I’ve watched Seattle Pacific University graduates take the Good News into the city of Seattle and around the globe — some of them in association with World Vision. Although our roles may be different, SPU and World Vision share a similar desire to be ambassadors of reconciliation in the world. At World Vision, for clarity’s sake, we spell out our witness to kingdom
reality through these four dimensions:
Life (the expression of the Good News by who we are and what we believe). As God did not hesitate in offering up his son, we do not hesitate in offering up ourselves for victims of any
crisis. More than 3,700 World Vision indigenous staff members were already present when the floodwaters rose in Southeast Asia. Rather than escape or care for their own losses, many turned into the disaster and went to work.
Deed (what we do before others). We serve all people in need, regardless of religious differences, as an expression of our love for Christ. Our compassionate donors and staff have borne witness to the Good News by providing tsunami survivors with homes, latrines, counseling, clinics, schools, child-friendly spaces, clean water systems, clothing, food, vehicle transports, and income-generating opportunities.
Word (the message we proclaim verbally).
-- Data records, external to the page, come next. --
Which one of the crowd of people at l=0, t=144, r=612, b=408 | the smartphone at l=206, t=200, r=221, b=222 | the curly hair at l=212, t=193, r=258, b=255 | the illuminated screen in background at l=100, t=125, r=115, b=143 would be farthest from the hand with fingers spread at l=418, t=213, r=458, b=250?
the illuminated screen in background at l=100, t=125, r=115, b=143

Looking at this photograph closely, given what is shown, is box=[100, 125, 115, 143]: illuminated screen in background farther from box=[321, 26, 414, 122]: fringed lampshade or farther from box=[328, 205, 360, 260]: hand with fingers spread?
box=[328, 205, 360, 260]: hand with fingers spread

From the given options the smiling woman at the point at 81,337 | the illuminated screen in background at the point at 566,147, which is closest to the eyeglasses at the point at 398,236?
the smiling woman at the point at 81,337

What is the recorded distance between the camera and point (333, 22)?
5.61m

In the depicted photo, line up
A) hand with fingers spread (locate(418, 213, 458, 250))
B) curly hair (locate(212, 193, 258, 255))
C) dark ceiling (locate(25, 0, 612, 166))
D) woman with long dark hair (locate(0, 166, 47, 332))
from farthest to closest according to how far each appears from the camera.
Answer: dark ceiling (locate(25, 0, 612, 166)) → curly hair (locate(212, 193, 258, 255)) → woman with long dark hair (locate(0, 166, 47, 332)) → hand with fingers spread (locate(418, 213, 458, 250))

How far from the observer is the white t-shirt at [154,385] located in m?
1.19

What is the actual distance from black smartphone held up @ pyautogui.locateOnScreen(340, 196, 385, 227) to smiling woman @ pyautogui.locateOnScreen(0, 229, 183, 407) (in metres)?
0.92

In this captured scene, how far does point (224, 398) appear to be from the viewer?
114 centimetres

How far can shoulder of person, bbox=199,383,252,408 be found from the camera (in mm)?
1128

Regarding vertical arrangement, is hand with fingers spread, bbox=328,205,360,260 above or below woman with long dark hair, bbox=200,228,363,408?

We are neither apologetic nor condescending regarding the truthfulness of the gospel; at the same time we understand that verbal witness may have its limitations. Our staff members use care and discernment
when responding to the questions of those we serve.
Sign (what God does through us). We have learned to leave room for God to do more than our relief and development plans envision. Being a follower of Christ is about being the manifestation
of the kingdom in all its fullness. It’s about you and me allowing God to work through us.
The Asian tsunami crisis is only the most recent invitation for
Christ followers to give witness to a call that has been with us since creation. Not everyone has been tapped for duty on this specific
disaster, but all of us are under orders to live out loud through reconciled relationships with others and with the earth. In this way, each of us can make a difference in this time between times.
The Lausanne Covenant describes the Christian gospel as “Good News of liberation, of restoration, of wholeness, and of
salvation that is personal, social, global, and cosmic.” Where is God when tragedy occurs? He is reaching out, through us, to bring hope and healing to all who suffer. He is working and speaking through Christians who are called, as the Lausanne Covenant says, to “embody his reign of shalom here and now” and to “make his Good News seen and known.”